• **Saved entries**
==*==

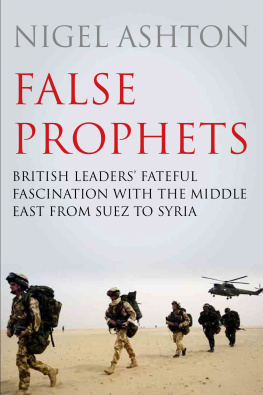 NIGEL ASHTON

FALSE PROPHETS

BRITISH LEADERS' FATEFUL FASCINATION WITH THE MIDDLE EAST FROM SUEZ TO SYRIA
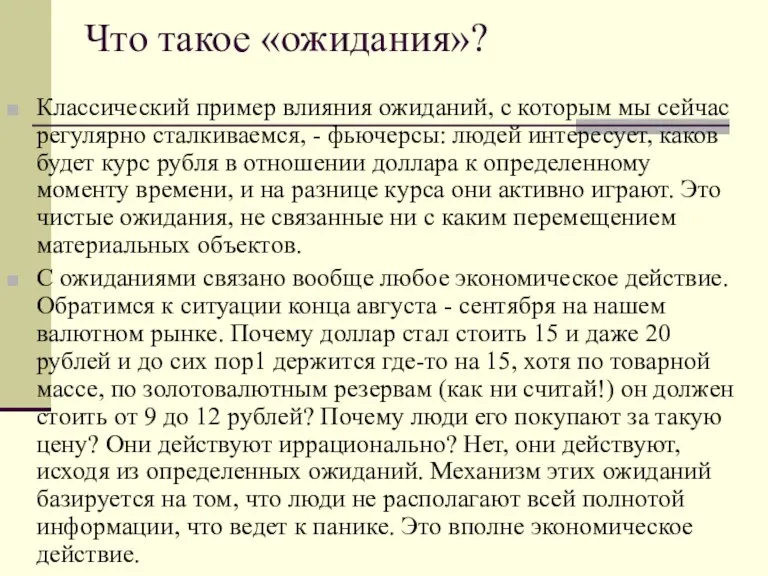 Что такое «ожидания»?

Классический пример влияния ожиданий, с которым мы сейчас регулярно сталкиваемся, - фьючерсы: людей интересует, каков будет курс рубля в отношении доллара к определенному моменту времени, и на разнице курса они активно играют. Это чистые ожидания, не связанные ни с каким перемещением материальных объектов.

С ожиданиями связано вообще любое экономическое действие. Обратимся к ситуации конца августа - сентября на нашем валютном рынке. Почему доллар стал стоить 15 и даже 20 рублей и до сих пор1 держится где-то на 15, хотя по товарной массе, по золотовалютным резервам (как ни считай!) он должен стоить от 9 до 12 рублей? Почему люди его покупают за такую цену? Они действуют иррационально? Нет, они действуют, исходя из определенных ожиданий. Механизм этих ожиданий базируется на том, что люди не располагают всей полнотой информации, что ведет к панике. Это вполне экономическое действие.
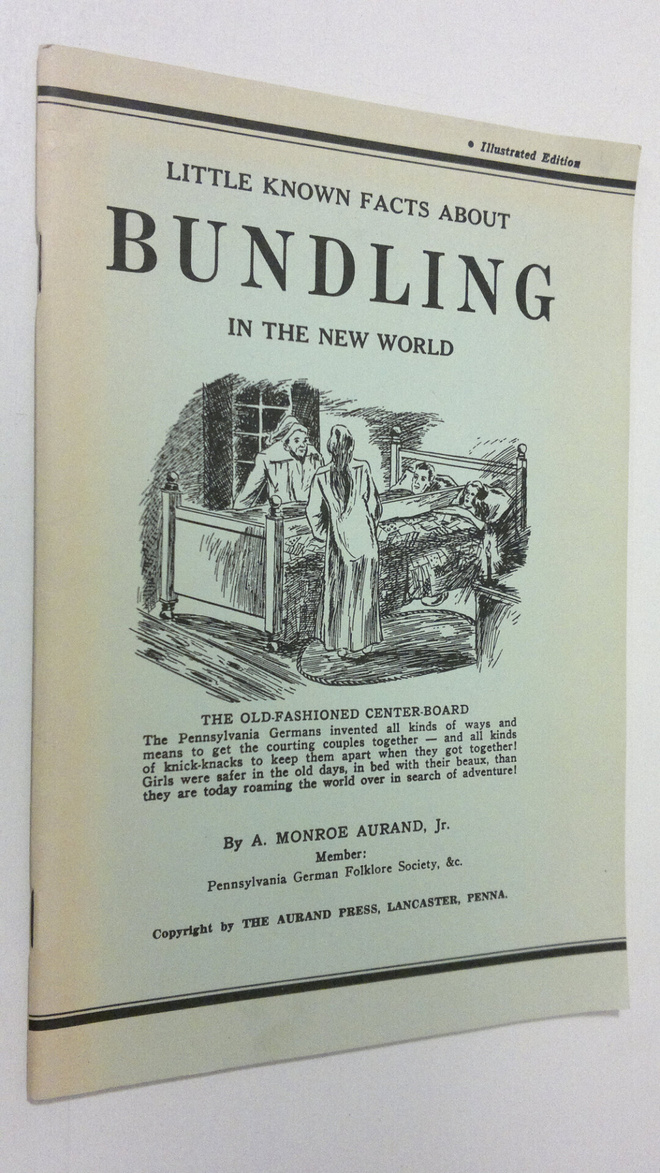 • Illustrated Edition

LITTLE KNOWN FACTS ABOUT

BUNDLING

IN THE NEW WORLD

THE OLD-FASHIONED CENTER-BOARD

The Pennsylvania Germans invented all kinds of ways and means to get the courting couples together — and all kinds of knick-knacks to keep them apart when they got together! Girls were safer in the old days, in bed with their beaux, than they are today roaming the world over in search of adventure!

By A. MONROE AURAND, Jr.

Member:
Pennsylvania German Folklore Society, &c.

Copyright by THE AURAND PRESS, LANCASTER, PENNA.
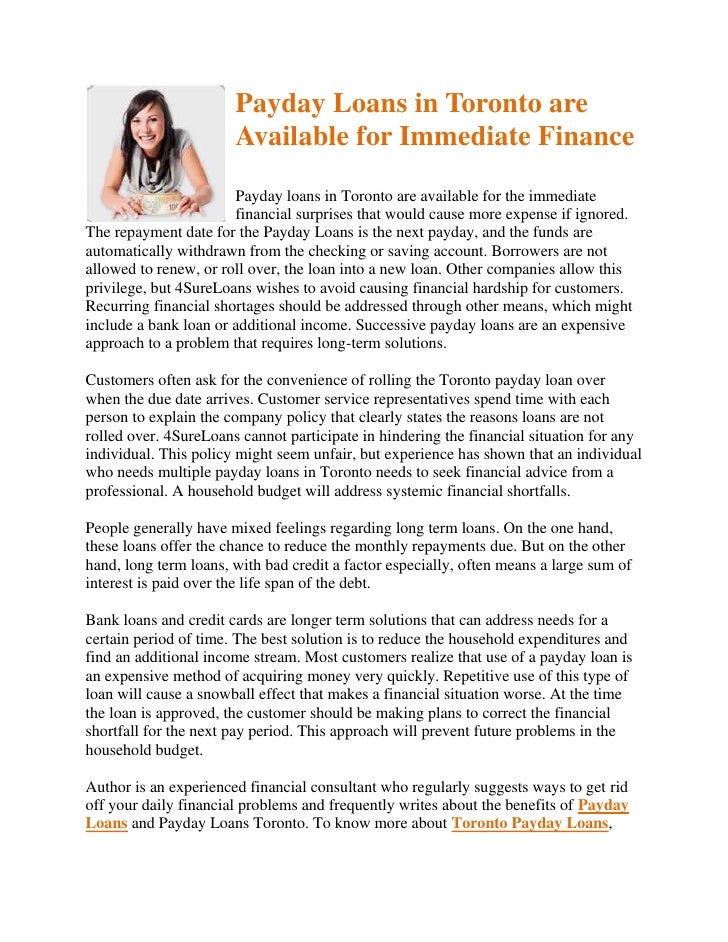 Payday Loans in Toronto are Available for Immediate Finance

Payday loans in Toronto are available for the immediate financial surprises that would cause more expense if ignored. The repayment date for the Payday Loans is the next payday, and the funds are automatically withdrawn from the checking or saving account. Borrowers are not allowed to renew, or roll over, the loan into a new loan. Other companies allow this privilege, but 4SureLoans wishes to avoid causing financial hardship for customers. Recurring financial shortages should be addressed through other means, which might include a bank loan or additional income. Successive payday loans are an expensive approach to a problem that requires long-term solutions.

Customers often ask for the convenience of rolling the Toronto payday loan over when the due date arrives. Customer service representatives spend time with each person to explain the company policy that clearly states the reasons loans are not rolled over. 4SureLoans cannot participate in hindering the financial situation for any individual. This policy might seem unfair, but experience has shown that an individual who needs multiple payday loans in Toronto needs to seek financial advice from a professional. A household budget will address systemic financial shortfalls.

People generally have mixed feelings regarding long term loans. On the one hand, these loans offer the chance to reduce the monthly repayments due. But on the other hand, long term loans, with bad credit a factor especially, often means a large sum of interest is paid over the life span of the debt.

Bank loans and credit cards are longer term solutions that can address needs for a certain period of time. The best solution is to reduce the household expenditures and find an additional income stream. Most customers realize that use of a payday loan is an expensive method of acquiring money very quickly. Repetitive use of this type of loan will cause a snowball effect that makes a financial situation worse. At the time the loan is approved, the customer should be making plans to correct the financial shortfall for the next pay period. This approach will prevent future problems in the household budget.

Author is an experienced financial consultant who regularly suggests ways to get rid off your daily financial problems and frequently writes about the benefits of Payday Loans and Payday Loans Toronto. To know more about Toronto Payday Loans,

==*==

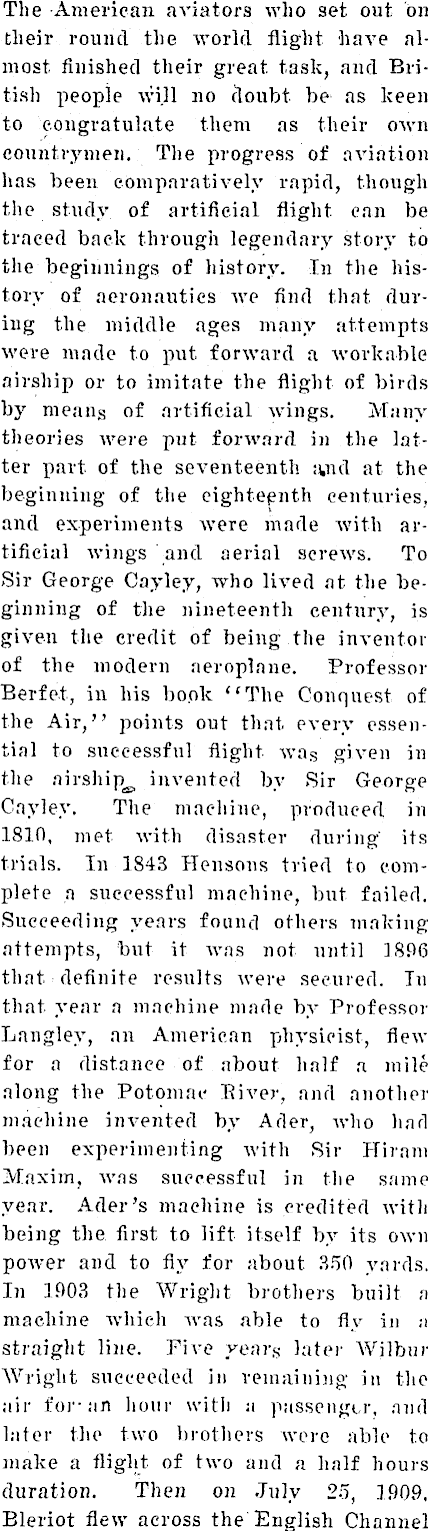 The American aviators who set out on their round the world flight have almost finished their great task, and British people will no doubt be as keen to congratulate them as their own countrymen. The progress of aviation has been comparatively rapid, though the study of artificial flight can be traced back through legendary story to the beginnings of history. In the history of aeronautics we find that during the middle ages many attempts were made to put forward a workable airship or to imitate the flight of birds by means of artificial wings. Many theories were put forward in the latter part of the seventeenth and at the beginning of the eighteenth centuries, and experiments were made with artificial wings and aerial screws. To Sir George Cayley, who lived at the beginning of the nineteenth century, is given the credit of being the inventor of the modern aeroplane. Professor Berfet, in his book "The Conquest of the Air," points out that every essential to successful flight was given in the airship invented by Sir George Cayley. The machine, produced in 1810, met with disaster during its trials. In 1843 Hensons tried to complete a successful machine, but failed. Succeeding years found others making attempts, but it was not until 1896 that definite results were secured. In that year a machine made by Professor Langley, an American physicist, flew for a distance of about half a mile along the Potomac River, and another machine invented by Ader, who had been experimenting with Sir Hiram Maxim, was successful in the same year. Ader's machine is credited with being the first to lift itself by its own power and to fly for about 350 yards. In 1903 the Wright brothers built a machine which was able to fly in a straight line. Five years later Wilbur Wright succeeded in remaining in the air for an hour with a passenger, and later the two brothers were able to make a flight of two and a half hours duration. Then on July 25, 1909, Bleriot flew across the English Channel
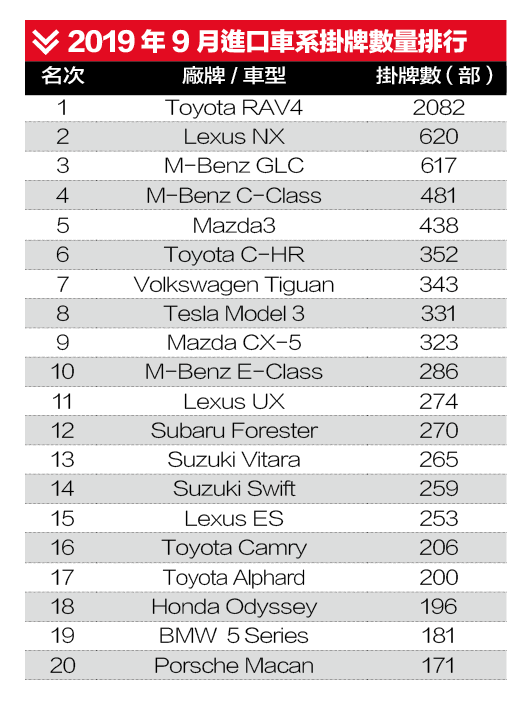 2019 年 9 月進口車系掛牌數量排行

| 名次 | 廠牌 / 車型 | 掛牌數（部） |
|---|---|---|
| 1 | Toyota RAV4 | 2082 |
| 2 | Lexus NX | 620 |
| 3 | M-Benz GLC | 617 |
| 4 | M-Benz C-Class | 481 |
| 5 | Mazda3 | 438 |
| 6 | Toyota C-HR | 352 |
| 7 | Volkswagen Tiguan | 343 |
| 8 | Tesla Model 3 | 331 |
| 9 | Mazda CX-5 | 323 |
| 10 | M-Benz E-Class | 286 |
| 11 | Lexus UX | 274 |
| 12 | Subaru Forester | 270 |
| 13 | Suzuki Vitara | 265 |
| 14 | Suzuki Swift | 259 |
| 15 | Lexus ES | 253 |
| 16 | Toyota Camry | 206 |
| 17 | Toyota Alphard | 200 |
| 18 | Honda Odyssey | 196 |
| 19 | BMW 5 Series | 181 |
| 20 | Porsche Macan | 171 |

==*==

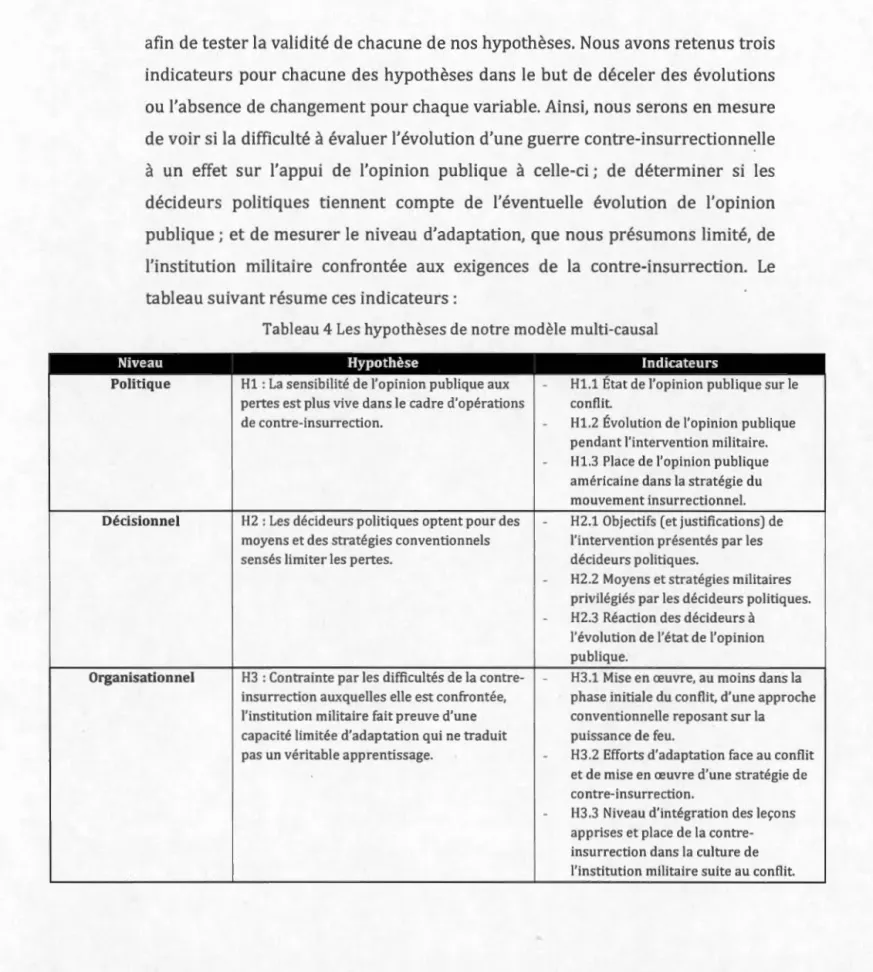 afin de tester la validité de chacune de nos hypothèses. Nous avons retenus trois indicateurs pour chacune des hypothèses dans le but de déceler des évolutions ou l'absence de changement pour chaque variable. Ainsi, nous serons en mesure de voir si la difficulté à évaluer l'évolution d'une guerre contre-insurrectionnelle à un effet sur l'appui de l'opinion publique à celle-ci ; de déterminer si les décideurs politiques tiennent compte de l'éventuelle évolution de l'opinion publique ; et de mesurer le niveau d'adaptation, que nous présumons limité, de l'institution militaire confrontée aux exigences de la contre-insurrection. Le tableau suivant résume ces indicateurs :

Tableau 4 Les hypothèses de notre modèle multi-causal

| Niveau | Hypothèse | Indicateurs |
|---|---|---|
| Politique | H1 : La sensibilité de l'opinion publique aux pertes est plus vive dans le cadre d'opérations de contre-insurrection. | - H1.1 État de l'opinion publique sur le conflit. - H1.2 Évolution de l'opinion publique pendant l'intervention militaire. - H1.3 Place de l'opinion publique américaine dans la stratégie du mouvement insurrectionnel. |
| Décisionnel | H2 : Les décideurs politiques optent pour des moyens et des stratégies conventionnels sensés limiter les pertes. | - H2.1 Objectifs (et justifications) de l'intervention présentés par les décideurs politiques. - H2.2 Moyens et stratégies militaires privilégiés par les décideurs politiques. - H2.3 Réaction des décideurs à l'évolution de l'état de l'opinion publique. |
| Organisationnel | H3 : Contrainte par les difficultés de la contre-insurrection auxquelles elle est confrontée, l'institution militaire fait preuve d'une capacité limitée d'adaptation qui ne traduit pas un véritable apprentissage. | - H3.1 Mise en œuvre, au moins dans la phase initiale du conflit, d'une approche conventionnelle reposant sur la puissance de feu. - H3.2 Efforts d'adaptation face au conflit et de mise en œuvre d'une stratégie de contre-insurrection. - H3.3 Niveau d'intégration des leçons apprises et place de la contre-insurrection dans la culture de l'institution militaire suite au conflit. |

==*==

• **EXERCISE**
For this exercise, copy every line of the data that holds "should".

• **SOLUTION TO THIS EXERCISE**
Payday loans in Toronto are available for the immediate financial surprises that would cause more expense if ignored. The repayment date for the Payday Loans is the next payday, and the funds are automatically withdrawn from the checking or saving account. Borrowers are not allowed to renew, or roll over, the loan into a new loan. Other companies allow this privilege, but 4SureLoans wishes to avoid causing financial hardship for customers. Recurring financial shortages should be addressed through other means, which might include a bank loan or additional income. Successive payday loans are an expensive approach to a problem that requires long-term solutions.
Bank loans and credit cards are longer term solutions that can address needs for a certain period of time. The best solution is to reduce the household expenditures and find an additional income stream. Most customers realize that use of a payday loan is an expensive method of acquiring money very quickly. Repetitive use of this type of loan will cause a snowball effect that makes a financial situation worse. At the time the loan is approved, the customer should be making plans to correct the financial shortfall for the next pay period. This approach will prevent future problems in the household budget.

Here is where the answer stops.